Jesus, in other words, makes his resuscitation of Lazarus into a sign or symbol of the end-of-history resurrection for which Martha is rightly hoping. With his raising of Lazarus to enjoy the old life he had before he died, Jesus is creating an analogy or signpost that will serve as a faint—but true, nonetheless—indication of what Lazarus, Martha, and all believers can expect from him in the end. Jesus’ granting of historical life to a corpse becomes a window into what it may be like when he finally and irreversibly grants eternal, immortal life to those who are dead.

What this means, I take it, is that we are given permission to look for similar analogies. Seeing the first buds of flowers springing up around Easter time, we’re permitted, even encouraged, to consider those to be a sign of resurrection. (That was the point, after all, of having the Christian calendar coincide with the changing of the seasons in the northern hemisphere.) A dinner invitation from the spouse from whom we’ve been separated for the past year can be an intimation of resurrection. A declaration of a cease-fire and the initiation of peace talks in a war-ravaged region of the world, an effort to reach across an ecclesial divide and begin some small ecumenical joint project, the news of a friend’s leukemia remission—all can be intimations or icons of resurrection.
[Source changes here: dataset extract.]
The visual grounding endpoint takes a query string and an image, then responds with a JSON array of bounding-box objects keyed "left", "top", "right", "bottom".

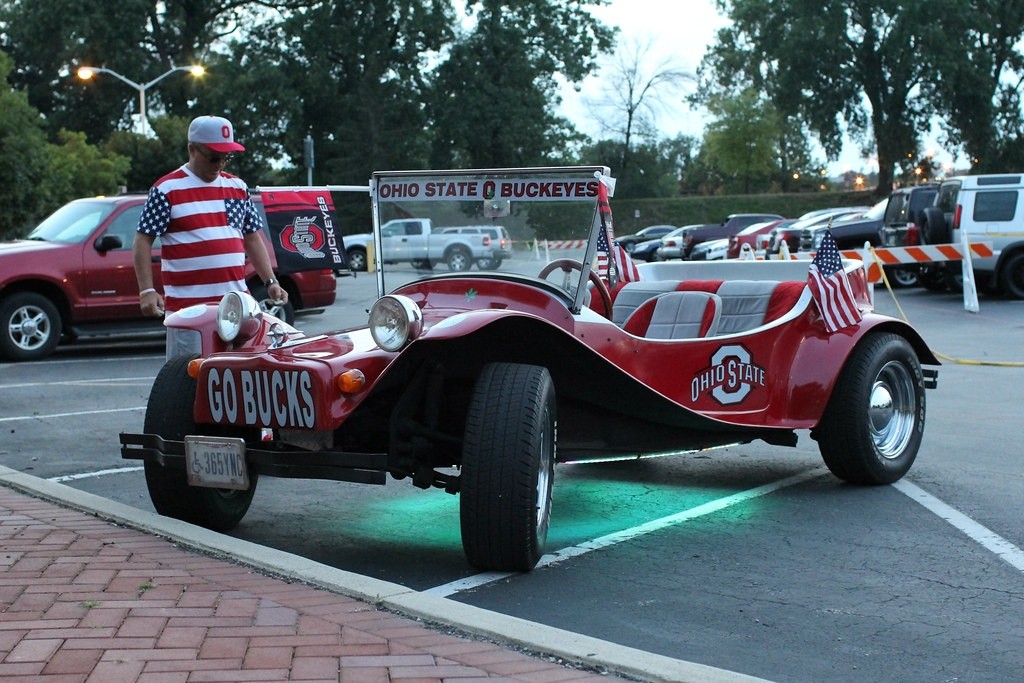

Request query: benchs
[{"left": 585, "top": 277, "right": 807, "bottom": 337}]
My friend Jonathan Linebaugh has begun to talk about a Christian theology of “the one and the any,” and that seems appropriate here: once you know the truth of the resurrection, practically any hopeful moment can be read as a sign of its future arrival.

None of these things, of course, should simply be equated with the eschatological resurrection. Some Christians like to say, “I believe in ‘resurrection,’ just not the Resurrection,” but I’m not one of them. Nor should any of these things—flowers, dinner invitations, physicians’ good reports—be treated as the equivalent of Lazarus’ resuscitation, since, in the narrative of the Fourth Gospel itself, even that event is treated as a unique testimony to Jesus’ divine identity (“I am the resurrection,” he says, echoing the giving of the divine Name in Exodus 3). Still, though, all these signs of new life—and more—are genuine metaphors for the resurrection that’s to come. They are teasers, foretastes, hints and gestures towards the day when Easter will be consummated, and the bodies of the saints will be made like Jesus’ glorious body by the power that enables him to subject all things to himself. There are times when the small resuscitations of our lives come to stand for the Resurrection, and that’s a good thing when it happens.